Stated exercise: List each line below that contains the word "pine".

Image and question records
======
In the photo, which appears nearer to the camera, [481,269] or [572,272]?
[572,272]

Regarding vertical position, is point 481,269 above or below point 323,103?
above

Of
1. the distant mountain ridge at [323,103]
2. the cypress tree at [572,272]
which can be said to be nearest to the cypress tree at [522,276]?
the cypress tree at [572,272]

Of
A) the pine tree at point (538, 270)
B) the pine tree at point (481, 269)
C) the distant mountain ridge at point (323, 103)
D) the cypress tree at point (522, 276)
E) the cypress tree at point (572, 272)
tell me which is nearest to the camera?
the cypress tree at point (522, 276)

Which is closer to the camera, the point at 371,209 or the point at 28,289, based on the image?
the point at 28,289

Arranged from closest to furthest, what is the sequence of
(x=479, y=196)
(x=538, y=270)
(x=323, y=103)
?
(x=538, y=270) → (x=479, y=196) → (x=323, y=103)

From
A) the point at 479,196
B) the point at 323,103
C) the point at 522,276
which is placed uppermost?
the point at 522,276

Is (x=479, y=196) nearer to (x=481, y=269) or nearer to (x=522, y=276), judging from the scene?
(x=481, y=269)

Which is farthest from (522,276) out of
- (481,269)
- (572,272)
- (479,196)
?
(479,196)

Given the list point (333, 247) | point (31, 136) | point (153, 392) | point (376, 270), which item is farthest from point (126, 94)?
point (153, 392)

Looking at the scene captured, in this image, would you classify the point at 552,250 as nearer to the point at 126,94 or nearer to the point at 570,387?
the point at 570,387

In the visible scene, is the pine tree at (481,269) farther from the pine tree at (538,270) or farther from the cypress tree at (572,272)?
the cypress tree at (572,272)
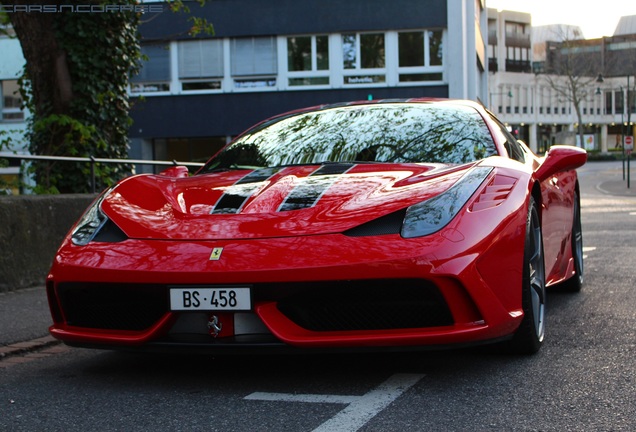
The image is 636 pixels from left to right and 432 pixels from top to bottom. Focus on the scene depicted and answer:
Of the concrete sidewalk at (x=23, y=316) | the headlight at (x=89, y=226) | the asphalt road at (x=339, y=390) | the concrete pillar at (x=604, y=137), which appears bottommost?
the concrete pillar at (x=604, y=137)

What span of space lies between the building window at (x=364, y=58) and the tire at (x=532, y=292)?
92.9 feet

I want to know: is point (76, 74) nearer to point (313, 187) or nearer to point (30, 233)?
point (30, 233)

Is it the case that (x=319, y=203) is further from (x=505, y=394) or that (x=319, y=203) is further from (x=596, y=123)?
(x=596, y=123)

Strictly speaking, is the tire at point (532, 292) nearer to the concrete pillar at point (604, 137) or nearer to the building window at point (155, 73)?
the building window at point (155, 73)

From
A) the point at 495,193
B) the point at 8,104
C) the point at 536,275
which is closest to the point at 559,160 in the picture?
the point at 536,275

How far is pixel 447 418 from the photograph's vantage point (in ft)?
10.6

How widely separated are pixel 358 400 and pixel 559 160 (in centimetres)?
215

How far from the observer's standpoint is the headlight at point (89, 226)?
4168mm

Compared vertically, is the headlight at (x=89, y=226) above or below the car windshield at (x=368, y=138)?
below

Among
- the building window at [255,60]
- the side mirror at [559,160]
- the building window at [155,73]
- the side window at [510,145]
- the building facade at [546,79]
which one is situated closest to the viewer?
the side window at [510,145]

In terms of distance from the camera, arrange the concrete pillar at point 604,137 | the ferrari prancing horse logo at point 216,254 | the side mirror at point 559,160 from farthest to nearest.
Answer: the concrete pillar at point 604,137
the side mirror at point 559,160
the ferrari prancing horse logo at point 216,254

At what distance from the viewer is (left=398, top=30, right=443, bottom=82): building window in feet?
106

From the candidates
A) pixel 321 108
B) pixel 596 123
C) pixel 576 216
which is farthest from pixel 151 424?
pixel 596 123

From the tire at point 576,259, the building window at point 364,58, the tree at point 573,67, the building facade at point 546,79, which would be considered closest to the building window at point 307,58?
the building window at point 364,58
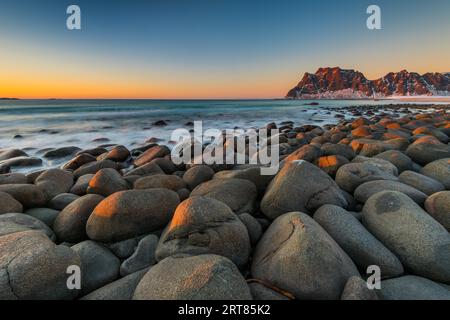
======
Written solution:
A) the pine tree at point (538, 270)
B) the pine tree at point (481, 269)
In the visible scene, is the pine tree at (481,269) farther from the pine tree at (538,270) or farther from the cypress tree at (572,272)?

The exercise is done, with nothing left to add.